── GEGEVEN TEKST

Ontstaansgeschiedenis

Hun ontstaan en ontwikkeling

Tijden van vervolging

Na het in 1580 uitgevaardigde verbod op de openlijke uitoefening van de katholieke godsdienst volgden in de stad Utrecht voor de gelovigen van de oude parochies chaotische jaren. Door het verlies van hun kerkgebouwen aan de protestanten raakten velen de weg kwijt. Er is weinig bekend over de locaties waar zij in het diepste geheim bijeenkwamen. De stedelijke overheid was eropuit hun vergaderingen te verstoren en hun priesters te vervolgen. In de loop van de 17e eeuw nam de intolerantie van het stadsbestuur af en konden de katholieken in hun schuilkerken ongestoord samenkomen, mits zij geen opzien baarden.

────
── GETOONDE GEGEVENS

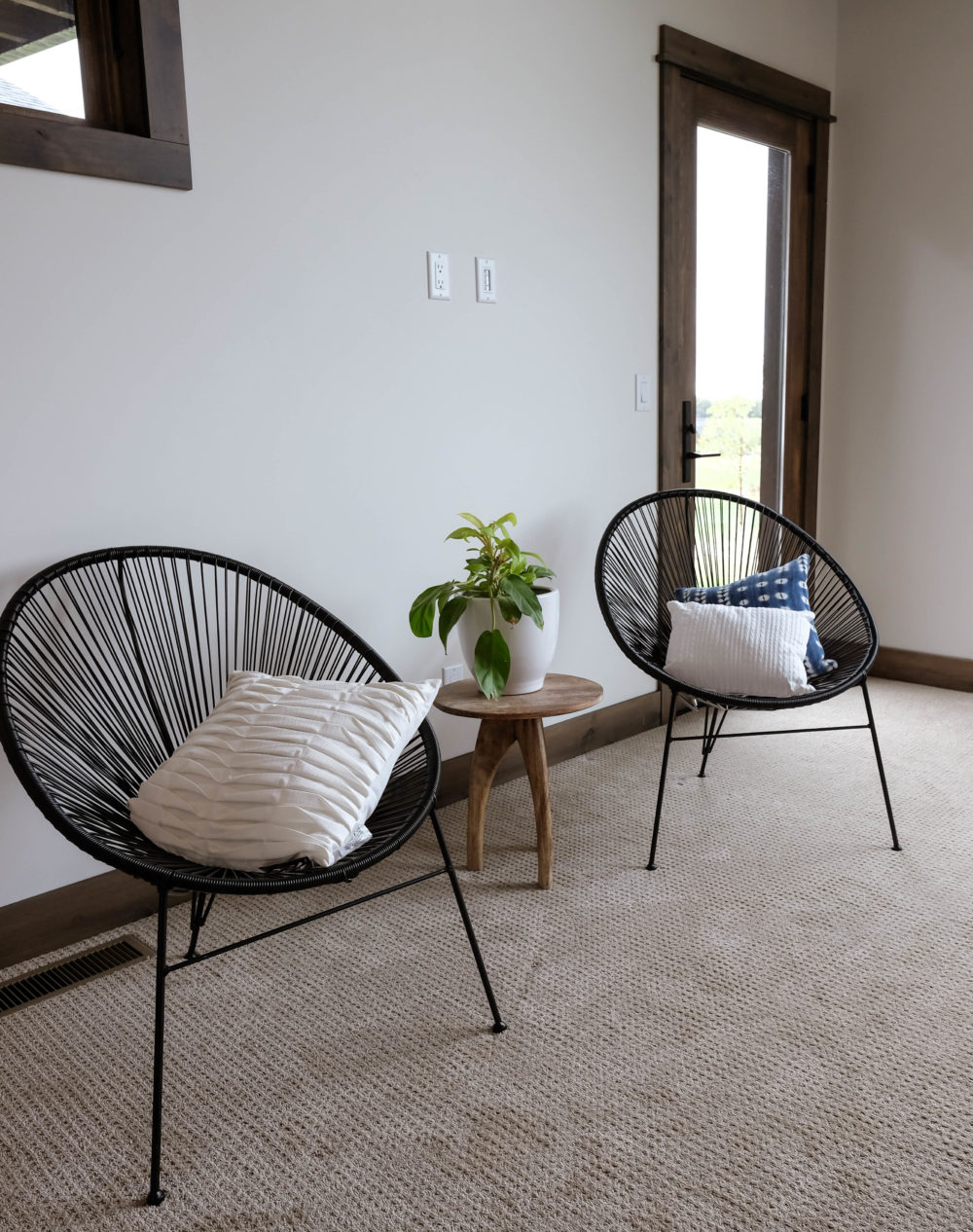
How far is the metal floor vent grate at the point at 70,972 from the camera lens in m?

────

OPDRACHT: Noem alstublieft alle kopjes die in de gegeven tekst boven de alinea staan, in de volgorde waarin ze voorkomen.

OPLOSSING:
- Ontstaansgeschiedenis
- Hun ontstaan en ontwikkeling
- Tijden van vervolging